Quand le soleil quitte le zénith, alors le profil des collines apparaît et les distances recouvrent leur proportion. Les monts ondulent sur un lac d’eau qui se dissout à mesure qu’ils passent, un jeu de réfraction et de chaleur pour tenter l’esprit des hommes, qui ne peuvent qu’implorer un coucher de soleil rapide.
La première étoile est déjà au-dessus d’eux quand la marche s’arrête aux abords d’un puits. Après l’isolement imposé par la peine de la journée, un semblant de vie commune s’allume sur le sol froid et inhospitalier. Quelqu’un entonne une prière, les hommes découvrent leurs visages et s’agenouillent sur les nattes, longtemps, presque trop fatigués pour se relever et se plier encore, boire, se nourrir, et même trop fatigués pour dormir. Tandis que les dernières boulettes de farine rôtissent sur le feu, on peut encore interpeller quelqu’un, demander le réconfort d’une histoire. Les yeux se tournent vers le plus ancien, la barbe striée de gris, le visage rougi par le soleil. Sa voix vibre au rythme d’une litanie. Il raconte la guerre sainte des Arabes contre leurs maîtres turcs, sous la conduite lumineuse de l’émir Fayçal, que Dieu le bénisse, lui et ceux qu’il commande. Des combattants légendaires dont les noms font trembler l’ennemi. Le chérif Ali Ibn el-Hussein. Le chérif Nasir. L’émir Nuri Shaalan. Auda Abu Tayi, le plus grand guerrier d’Arabie. El Urens, qui a apporté aux Arabes le Don de Nobel, une arme qui rend invincible, dont la puissance fait ployer le fer et peut broyer la roche. Les Turcs ne connaissent pas de trêve, leurs trains blindés, chargés de canons et mitraillettes, ne peuvent rien contre cette force qui les éventre et les décapite, les transforme en amas de ferrailles dans lesquels les chacals vont faire leurs tanières.

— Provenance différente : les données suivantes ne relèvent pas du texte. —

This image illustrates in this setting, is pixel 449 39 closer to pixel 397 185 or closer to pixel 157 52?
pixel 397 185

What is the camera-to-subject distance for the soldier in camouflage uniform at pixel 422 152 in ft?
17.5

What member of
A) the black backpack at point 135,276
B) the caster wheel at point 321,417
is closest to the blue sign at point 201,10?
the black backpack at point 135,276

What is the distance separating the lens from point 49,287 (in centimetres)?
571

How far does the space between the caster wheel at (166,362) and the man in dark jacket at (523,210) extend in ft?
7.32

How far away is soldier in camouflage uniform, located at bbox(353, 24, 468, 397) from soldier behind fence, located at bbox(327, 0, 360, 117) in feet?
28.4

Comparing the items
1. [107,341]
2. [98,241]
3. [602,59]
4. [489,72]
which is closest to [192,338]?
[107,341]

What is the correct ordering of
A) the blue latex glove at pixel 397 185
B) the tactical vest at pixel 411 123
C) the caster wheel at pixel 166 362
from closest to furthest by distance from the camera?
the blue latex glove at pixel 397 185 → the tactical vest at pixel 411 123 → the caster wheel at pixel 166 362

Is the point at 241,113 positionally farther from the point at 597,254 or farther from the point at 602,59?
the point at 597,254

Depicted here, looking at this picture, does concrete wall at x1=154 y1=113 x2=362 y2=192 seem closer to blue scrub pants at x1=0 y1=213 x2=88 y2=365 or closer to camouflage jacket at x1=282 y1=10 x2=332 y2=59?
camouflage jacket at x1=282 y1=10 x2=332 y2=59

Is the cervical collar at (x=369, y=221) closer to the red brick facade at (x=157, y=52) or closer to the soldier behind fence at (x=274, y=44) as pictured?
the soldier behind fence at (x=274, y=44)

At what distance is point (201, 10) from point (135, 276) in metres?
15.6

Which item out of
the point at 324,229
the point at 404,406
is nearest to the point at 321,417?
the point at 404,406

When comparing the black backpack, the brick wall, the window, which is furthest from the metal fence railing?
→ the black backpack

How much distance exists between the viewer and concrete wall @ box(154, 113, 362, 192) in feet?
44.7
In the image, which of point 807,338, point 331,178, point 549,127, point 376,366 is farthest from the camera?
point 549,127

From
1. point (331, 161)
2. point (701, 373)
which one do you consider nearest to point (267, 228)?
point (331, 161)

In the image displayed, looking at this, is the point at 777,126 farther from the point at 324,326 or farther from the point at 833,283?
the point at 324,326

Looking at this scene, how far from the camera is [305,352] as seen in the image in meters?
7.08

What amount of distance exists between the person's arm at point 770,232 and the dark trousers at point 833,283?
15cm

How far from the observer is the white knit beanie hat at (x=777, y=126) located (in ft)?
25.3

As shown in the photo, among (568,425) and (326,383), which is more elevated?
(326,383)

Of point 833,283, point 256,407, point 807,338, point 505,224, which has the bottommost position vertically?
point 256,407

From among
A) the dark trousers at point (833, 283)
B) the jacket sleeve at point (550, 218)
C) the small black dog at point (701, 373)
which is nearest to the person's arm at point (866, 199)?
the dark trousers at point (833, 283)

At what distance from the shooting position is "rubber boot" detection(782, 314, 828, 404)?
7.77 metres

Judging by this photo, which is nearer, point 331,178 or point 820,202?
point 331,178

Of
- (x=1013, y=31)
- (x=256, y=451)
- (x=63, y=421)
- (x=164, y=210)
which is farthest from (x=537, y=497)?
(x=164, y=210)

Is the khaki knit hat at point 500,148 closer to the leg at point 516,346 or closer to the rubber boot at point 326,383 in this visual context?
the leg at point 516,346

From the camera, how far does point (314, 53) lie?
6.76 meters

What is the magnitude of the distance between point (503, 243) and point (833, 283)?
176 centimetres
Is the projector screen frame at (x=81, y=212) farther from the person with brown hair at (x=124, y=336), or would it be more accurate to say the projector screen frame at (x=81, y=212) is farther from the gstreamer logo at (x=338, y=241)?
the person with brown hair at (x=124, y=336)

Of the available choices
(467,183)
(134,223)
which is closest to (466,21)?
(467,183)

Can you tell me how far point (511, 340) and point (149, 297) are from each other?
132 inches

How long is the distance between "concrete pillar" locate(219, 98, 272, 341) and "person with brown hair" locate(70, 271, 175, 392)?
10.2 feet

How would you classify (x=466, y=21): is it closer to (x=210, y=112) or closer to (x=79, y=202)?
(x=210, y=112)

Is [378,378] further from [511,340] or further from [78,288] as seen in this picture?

Les flammes du feu prennent la forme de cavaliers lancés au galop, enveloppés dans un nuage de poussière et de fumée. Les hommes sondent l’obscurité qui les entoure, ils tendent l’oreille comme pour cueillir l’écho des explosions dans le désert.
Quand ils se retournent vers lui, le vieux s’est déjà couché sur un côté, les laissant en proie à ces visions de victoire. Ils se résignent à l’imiter, l’un après l’autre, conscients que leur sommeil sera léger sous les étoiles.
Parnasus
Automne 1919
1. Le spectacle
Les odalisques avaient des taches de rousseur.
Elles se déhanchaient au son strident de la flûte, se découpant sur la toile de fond?: le Nil, les pyramides, un croissant de lune argentée. Le chant de ténor du muezzin suivait la mélodie.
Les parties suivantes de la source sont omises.